First of all, Ballmer is another Harvard graduate, unlike his pal Bill Gates, who dropped out of Harvard...although Ballmer did drop out of the Stanford MBA program. It's debatable whether anybody would call either of those two guys an "intellectual", whatever that means these days. Scott McNealy is also a Harvard grad and Stanford MBA. You're drawing distinctions between members of the same elite-private-school and Ivy-educated CEO club based not on scholarly work they may or may not have done, but rather on their perceived success at their jobs and how much you like their personal styles. Because "intellectually", all these guys mentioned above are peas in a pod. You don't even know what the word means.

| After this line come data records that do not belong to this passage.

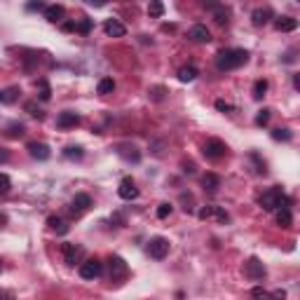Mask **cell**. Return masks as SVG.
<instances>
[{"label":"cell","mask_w":300,"mask_h":300,"mask_svg":"<svg viewBox=\"0 0 300 300\" xmlns=\"http://www.w3.org/2000/svg\"><path fill=\"white\" fill-rule=\"evenodd\" d=\"M85 155V150L80 148V146H68V148H63V157L66 159H82Z\"/></svg>","instance_id":"cell-27"},{"label":"cell","mask_w":300,"mask_h":300,"mask_svg":"<svg viewBox=\"0 0 300 300\" xmlns=\"http://www.w3.org/2000/svg\"><path fill=\"white\" fill-rule=\"evenodd\" d=\"M265 92H267V80H256L253 82V99L260 101L265 97Z\"/></svg>","instance_id":"cell-29"},{"label":"cell","mask_w":300,"mask_h":300,"mask_svg":"<svg viewBox=\"0 0 300 300\" xmlns=\"http://www.w3.org/2000/svg\"><path fill=\"white\" fill-rule=\"evenodd\" d=\"M183 171L186 174H195V164L193 162H183Z\"/></svg>","instance_id":"cell-42"},{"label":"cell","mask_w":300,"mask_h":300,"mask_svg":"<svg viewBox=\"0 0 300 300\" xmlns=\"http://www.w3.org/2000/svg\"><path fill=\"white\" fill-rule=\"evenodd\" d=\"M0 298H14V293H9V291H0Z\"/></svg>","instance_id":"cell-46"},{"label":"cell","mask_w":300,"mask_h":300,"mask_svg":"<svg viewBox=\"0 0 300 300\" xmlns=\"http://www.w3.org/2000/svg\"><path fill=\"white\" fill-rule=\"evenodd\" d=\"M80 124V115L73 113V110H63L59 117H56V127L59 129H73Z\"/></svg>","instance_id":"cell-10"},{"label":"cell","mask_w":300,"mask_h":300,"mask_svg":"<svg viewBox=\"0 0 300 300\" xmlns=\"http://www.w3.org/2000/svg\"><path fill=\"white\" fill-rule=\"evenodd\" d=\"M169 249H171V244H169L167 237H152L148 242V256L155 258V260H164Z\"/></svg>","instance_id":"cell-3"},{"label":"cell","mask_w":300,"mask_h":300,"mask_svg":"<svg viewBox=\"0 0 300 300\" xmlns=\"http://www.w3.org/2000/svg\"><path fill=\"white\" fill-rule=\"evenodd\" d=\"M5 223H7V216H5V213H0V225H5Z\"/></svg>","instance_id":"cell-49"},{"label":"cell","mask_w":300,"mask_h":300,"mask_svg":"<svg viewBox=\"0 0 300 300\" xmlns=\"http://www.w3.org/2000/svg\"><path fill=\"white\" fill-rule=\"evenodd\" d=\"M113 89H115V80H113V78H103V80H101V82L97 85V92H99V94H110Z\"/></svg>","instance_id":"cell-28"},{"label":"cell","mask_w":300,"mask_h":300,"mask_svg":"<svg viewBox=\"0 0 300 300\" xmlns=\"http://www.w3.org/2000/svg\"><path fill=\"white\" fill-rule=\"evenodd\" d=\"M258 204L263 206L265 211H277V209H289L291 206V197L284 193L282 188H270L260 195Z\"/></svg>","instance_id":"cell-2"},{"label":"cell","mask_w":300,"mask_h":300,"mask_svg":"<svg viewBox=\"0 0 300 300\" xmlns=\"http://www.w3.org/2000/svg\"><path fill=\"white\" fill-rule=\"evenodd\" d=\"M73 211H87L89 206H92V197H89L87 193H78L75 197H73Z\"/></svg>","instance_id":"cell-16"},{"label":"cell","mask_w":300,"mask_h":300,"mask_svg":"<svg viewBox=\"0 0 300 300\" xmlns=\"http://www.w3.org/2000/svg\"><path fill=\"white\" fill-rule=\"evenodd\" d=\"M26 150H28V155L33 159H50V155H52V150H50V146L47 143H38V141H33V143H28L26 146Z\"/></svg>","instance_id":"cell-9"},{"label":"cell","mask_w":300,"mask_h":300,"mask_svg":"<svg viewBox=\"0 0 300 300\" xmlns=\"http://www.w3.org/2000/svg\"><path fill=\"white\" fill-rule=\"evenodd\" d=\"M202 152H204V157L206 159H221L225 157V152H228V146L221 141V139H209V141L202 146Z\"/></svg>","instance_id":"cell-4"},{"label":"cell","mask_w":300,"mask_h":300,"mask_svg":"<svg viewBox=\"0 0 300 300\" xmlns=\"http://www.w3.org/2000/svg\"><path fill=\"white\" fill-rule=\"evenodd\" d=\"M38 87H40V101H50V99H52V89L47 85V80H40Z\"/></svg>","instance_id":"cell-32"},{"label":"cell","mask_w":300,"mask_h":300,"mask_svg":"<svg viewBox=\"0 0 300 300\" xmlns=\"http://www.w3.org/2000/svg\"><path fill=\"white\" fill-rule=\"evenodd\" d=\"M209 9L213 12V19H216V24H228L230 21V9L225 7V5H221V2H209Z\"/></svg>","instance_id":"cell-13"},{"label":"cell","mask_w":300,"mask_h":300,"mask_svg":"<svg viewBox=\"0 0 300 300\" xmlns=\"http://www.w3.org/2000/svg\"><path fill=\"white\" fill-rule=\"evenodd\" d=\"M24 110H26L28 115H33V117H38V120H43V117H45L43 108L38 106V101H26V103H24Z\"/></svg>","instance_id":"cell-26"},{"label":"cell","mask_w":300,"mask_h":300,"mask_svg":"<svg viewBox=\"0 0 300 300\" xmlns=\"http://www.w3.org/2000/svg\"><path fill=\"white\" fill-rule=\"evenodd\" d=\"M101 272H103V265L97 258H89V260L80 265V277L82 279H97V277H101Z\"/></svg>","instance_id":"cell-6"},{"label":"cell","mask_w":300,"mask_h":300,"mask_svg":"<svg viewBox=\"0 0 300 300\" xmlns=\"http://www.w3.org/2000/svg\"><path fill=\"white\" fill-rule=\"evenodd\" d=\"M78 256H80V247H75V244H63V258H66V263L75 265V258Z\"/></svg>","instance_id":"cell-22"},{"label":"cell","mask_w":300,"mask_h":300,"mask_svg":"<svg viewBox=\"0 0 300 300\" xmlns=\"http://www.w3.org/2000/svg\"><path fill=\"white\" fill-rule=\"evenodd\" d=\"M211 216H216V221L218 223H228L230 221V213L223 209V206H213V213Z\"/></svg>","instance_id":"cell-34"},{"label":"cell","mask_w":300,"mask_h":300,"mask_svg":"<svg viewBox=\"0 0 300 300\" xmlns=\"http://www.w3.org/2000/svg\"><path fill=\"white\" fill-rule=\"evenodd\" d=\"M272 139L274 141H291L293 132L289 129V127H279V129H272Z\"/></svg>","instance_id":"cell-25"},{"label":"cell","mask_w":300,"mask_h":300,"mask_svg":"<svg viewBox=\"0 0 300 300\" xmlns=\"http://www.w3.org/2000/svg\"><path fill=\"white\" fill-rule=\"evenodd\" d=\"M244 274H247L251 282H263L265 274H267V270H265V265L260 263L256 256H251L247 263H244Z\"/></svg>","instance_id":"cell-5"},{"label":"cell","mask_w":300,"mask_h":300,"mask_svg":"<svg viewBox=\"0 0 300 300\" xmlns=\"http://www.w3.org/2000/svg\"><path fill=\"white\" fill-rule=\"evenodd\" d=\"M277 223H279L282 228H291L293 225L291 209H277Z\"/></svg>","instance_id":"cell-23"},{"label":"cell","mask_w":300,"mask_h":300,"mask_svg":"<svg viewBox=\"0 0 300 300\" xmlns=\"http://www.w3.org/2000/svg\"><path fill=\"white\" fill-rule=\"evenodd\" d=\"M7 159H9V150H7V148H2V146H0V164H5Z\"/></svg>","instance_id":"cell-41"},{"label":"cell","mask_w":300,"mask_h":300,"mask_svg":"<svg viewBox=\"0 0 300 300\" xmlns=\"http://www.w3.org/2000/svg\"><path fill=\"white\" fill-rule=\"evenodd\" d=\"M148 14H150L152 19H159L162 14H164V2H162V0H150Z\"/></svg>","instance_id":"cell-24"},{"label":"cell","mask_w":300,"mask_h":300,"mask_svg":"<svg viewBox=\"0 0 300 300\" xmlns=\"http://www.w3.org/2000/svg\"><path fill=\"white\" fill-rule=\"evenodd\" d=\"M87 2H89V5H94V7H103L108 0H87Z\"/></svg>","instance_id":"cell-44"},{"label":"cell","mask_w":300,"mask_h":300,"mask_svg":"<svg viewBox=\"0 0 300 300\" xmlns=\"http://www.w3.org/2000/svg\"><path fill=\"white\" fill-rule=\"evenodd\" d=\"M211 213H213V204H206L204 209H200V213H197V216H200L202 221H206V218H211Z\"/></svg>","instance_id":"cell-38"},{"label":"cell","mask_w":300,"mask_h":300,"mask_svg":"<svg viewBox=\"0 0 300 300\" xmlns=\"http://www.w3.org/2000/svg\"><path fill=\"white\" fill-rule=\"evenodd\" d=\"M251 296H256V298H260V296H267V291H265V289H260V286H256V289L251 291Z\"/></svg>","instance_id":"cell-43"},{"label":"cell","mask_w":300,"mask_h":300,"mask_svg":"<svg viewBox=\"0 0 300 300\" xmlns=\"http://www.w3.org/2000/svg\"><path fill=\"white\" fill-rule=\"evenodd\" d=\"M249 61V52L239 50V47H228L216 54V68L218 71H235L239 66H244Z\"/></svg>","instance_id":"cell-1"},{"label":"cell","mask_w":300,"mask_h":300,"mask_svg":"<svg viewBox=\"0 0 300 300\" xmlns=\"http://www.w3.org/2000/svg\"><path fill=\"white\" fill-rule=\"evenodd\" d=\"M117 195L122 197V200H127V202H132V200H136L139 197V188H136V183H134V178H122L120 181V188H117Z\"/></svg>","instance_id":"cell-7"},{"label":"cell","mask_w":300,"mask_h":300,"mask_svg":"<svg viewBox=\"0 0 300 300\" xmlns=\"http://www.w3.org/2000/svg\"><path fill=\"white\" fill-rule=\"evenodd\" d=\"M28 12H36V9H45V2L43 0H33V2H28L26 5Z\"/></svg>","instance_id":"cell-39"},{"label":"cell","mask_w":300,"mask_h":300,"mask_svg":"<svg viewBox=\"0 0 300 300\" xmlns=\"http://www.w3.org/2000/svg\"><path fill=\"white\" fill-rule=\"evenodd\" d=\"M63 31H75V24H73V21H66V24H63Z\"/></svg>","instance_id":"cell-45"},{"label":"cell","mask_w":300,"mask_h":300,"mask_svg":"<svg viewBox=\"0 0 300 300\" xmlns=\"http://www.w3.org/2000/svg\"><path fill=\"white\" fill-rule=\"evenodd\" d=\"M47 228L54 230L56 235H66V232H68V225H66L59 216H50V218H47Z\"/></svg>","instance_id":"cell-19"},{"label":"cell","mask_w":300,"mask_h":300,"mask_svg":"<svg viewBox=\"0 0 300 300\" xmlns=\"http://www.w3.org/2000/svg\"><path fill=\"white\" fill-rule=\"evenodd\" d=\"M171 209H174V206H171L169 202H162L157 206V218H162V221H164V218H169V216H171Z\"/></svg>","instance_id":"cell-33"},{"label":"cell","mask_w":300,"mask_h":300,"mask_svg":"<svg viewBox=\"0 0 300 300\" xmlns=\"http://www.w3.org/2000/svg\"><path fill=\"white\" fill-rule=\"evenodd\" d=\"M270 19H272V9H270V7H256L253 12H251V21H253V26H265Z\"/></svg>","instance_id":"cell-14"},{"label":"cell","mask_w":300,"mask_h":300,"mask_svg":"<svg viewBox=\"0 0 300 300\" xmlns=\"http://www.w3.org/2000/svg\"><path fill=\"white\" fill-rule=\"evenodd\" d=\"M197 75H200V71H197L195 66H183V68L178 71V80H181V82H193Z\"/></svg>","instance_id":"cell-21"},{"label":"cell","mask_w":300,"mask_h":300,"mask_svg":"<svg viewBox=\"0 0 300 300\" xmlns=\"http://www.w3.org/2000/svg\"><path fill=\"white\" fill-rule=\"evenodd\" d=\"M164 92H167L164 87H152V89H150V99H152V101H162Z\"/></svg>","instance_id":"cell-37"},{"label":"cell","mask_w":300,"mask_h":300,"mask_svg":"<svg viewBox=\"0 0 300 300\" xmlns=\"http://www.w3.org/2000/svg\"><path fill=\"white\" fill-rule=\"evenodd\" d=\"M63 12H66V9H63L61 5H50V7H45V19L52 21V24H56V21L63 19Z\"/></svg>","instance_id":"cell-18"},{"label":"cell","mask_w":300,"mask_h":300,"mask_svg":"<svg viewBox=\"0 0 300 300\" xmlns=\"http://www.w3.org/2000/svg\"><path fill=\"white\" fill-rule=\"evenodd\" d=\"M5 134H7V136H12V139H19V136H24V134H26V127H24V124H17V122H14V124H9Z\"/></svg>","instance_id":"cell-31"},{"label":"cell","mask_w":300,"mask_h":300,"mask_svg":"<svg viewBox=\"0 0 300 300\" xmlns=\"http://www.w3.org/2000/svg\"><path fill=\"white\" fill-rule=\"evenodd\" d=\"M188 38L195 40V43H209V40H211V33H209V28H206V26L195 24V26L188 31Z\"/></svg>","instance_id":"cell-11"},{"label":"cell","mask_w":300,"mask_h":300,"mask_svg":"<svg viewBox=\"0 0 300 300\" xmlns=\"http://www.w3.org/2000/svg\"><path fill=\"white\" fill-rule=\"evenodd\" d=\"M0 267H2V260H0Z\"/></svg>","instance_id":"cell-50"},{"label":"cell","mask_w":300,"mask_h":300,"mask_svg":"<svg viewBox=\"0 0 300 300\" xmlns=\"http://www.w3.org/2000/svg\"><path fill=\"white\" fill-rule=\"evenodd\" d=\"M202 186H204V190H206V193H218V188H221V176L209 171V174L202 178Z\"/></svg>","instance_id":"cell-17"},{"label":"cell","mask_w":300,"mask_h":300,"mask_svg":"<svg viewBox=\"0 0 300 300\" xmlns=\"http://www.w3.org/2000/svg\"><path fill=\"white\" fill-rule=\"evenodd\" d=\"M108 267H110V277H113V279H122V277H127V272H129L127 263H124L120 256L108 258Z\"/></svg>","instance_id":"cell-8"},{"label":"cell","mask_w":300,"mask_h":300,"mask_svg":"<svg viewBox=\"0 0 300 300\" xmlns=\"http://www.w3.org/2000/svg\"><path fill=\"white\" fill-rule=\"evenodd\" d=\"M267 122H270V108H263V110H258L256 124H258V127H265Z\"/></svg>","instance_id":"cell-35"},{"label":"cell","mask_w":300,"mask_h":300,"mask_svg":"<svg viewBox=\"0 0 300 300\" xmlns=\"http://www.w3.org/2000/svg\"><path fill=\"white\" fill-rule=\"evenodd\" d=\"M19 97V87H7V89H0V103H14Z\"/></svg>","instance_id":"cell-20"},{"label":"cell","mask_w":300,"mask_h":300,"mask_svg":"<svg viewBox=\"0 0 300 300\" xmlns=\"http://www.w3.org/2000/svg\"><path fill=\"white\" fill-rule=\"evenodd\" d=\"M92 26H94V21H92V19H80L78 24H75V31H78V33H82V36H87L89 31H92Z\"/></svg>","instance_id":"cell-30"},{"label":"cell","mask_w":300,"mask_h":300,"mask_svg":"<svg viewBox=\"0 0 300 300\" xmlns=\"http://www.w3.org/2000/svg\"><path fill=\"white\" fill-rule=\"evenodd\" d=\"M9 188H12V181H9L7 174H0V195H7Z\"/></svg>","instance_id":"cell-36"},{"label":"cell","mask_w":300,"mask_h":300,"mask_svg":"<svg viewBox=\"0 0 300 300\" xmlns=\"http://www.w3.org/2000/svg\"><path fill=\"white\" fill-rule=\"evenodd\" d=\"M216 108H218L221 113H230V110H232V106H230L228 101H223V99H218V101H216Z\"/></svg>","instance_id":"cell-40"},{"label":"cell","mask_w":300,"mask_h":300,"mask_svg":"<svg viewBox=\"0 0 300 300\" xmlns=\"http://www.w3.org/2000/svg\"><path fill=\"white\" fill-rule=\"evenodd\" d=\"M274 28H277V31H282V33H291V31H296V28H298V19L279 17L277 21H274Z\"/></svg>","instance_id":"cell-15"},{"label":"cell","mask_w":300,"mask_h":300,"mask_svg":"<svg viewBox=\"0 0 300 300\" xmlns=\"http://www.w3.org/2000/svg\"><path fill=\"white\" fill-rule=\"evenodd\" d=\"M174 28H176L174 24H164V26H162V31H174Z\"/></svg>","instance_id":"cell-48"},{"label":"cell","mask_w":300,"mask_h":300,"mask_svg":"<svg viewBox=\"0 0 300 300\" xmlns=\"http://www.w3.org/2000/svg\"><path fill=\"white\" fill-rule=\"evenodd\" d=\"M103 31H106V36H110V38H124L127 36L124 24H120L117 19H108L106 24H103Z\"/></svg>","instance_id":"cell-12"},{"label":"cell","mask_w":300,"mask_h":300,"mask_svg":"<svg viewBox=\"0 0 300 300\" xmlns=\"http://www.w3.org/2000/svg\"><path fill=\"white\" fill-rule=\"evenodd\" d=\"M272 296H274V298H286V293H284V291H282V289H279V291H274V293H272Z\"/></svg>","instance_id":"cell-47"}]
</instances>
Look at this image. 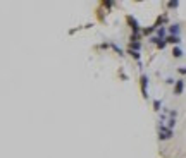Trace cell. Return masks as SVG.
Segmentation results:
<instances>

When you say "intellectual", you mean "snob". You mean "elitist", another word that's thrown around a ridiculous amount these days.

Schwartz is a wannabee intellectual but a highly genuine snob. In fact he's not an Ivy grad, having come out of the quite snooty but less prestigious "little Ivy" Wesleyan U in Connecticut before becoming a McKinsey consultant.

Bush is not in the same league as any of those guys. He got into Yale and Harvard the old-fashioned way (which was only a little different from the current way), i.e., not through merit or intellect but rather based on connections and coming from a "good family" (and by his own admission slept through most of his Yale experience except for the parties and football games.) Bush comes from one of America's most established political families and is most definitely a consummate elitist and a super snob. He is definitely not a guy who hobnobs with Joe the Plumber at back-yard barbecues even though that's what Karl Rove taught you to believe. It's just that, elitist or not, he's good enough at putting-on a phony home-spun front as a politician that he makes a lot of people comfortable enough to elect him president. We can see the result of eight years of that mess...it's falling in pieces all around us.

The anti-intellectualism you espouse is not new by any means, in the U.S. or in Europe. It's always been around but its Fox-News brainless ascendancy right now is another sad sign of an empire in decline.

What matters isn't whether people are "intellectual" or not. It's whether they're smart (not at all the same thing as "intellectual"), competent and, above all, honest.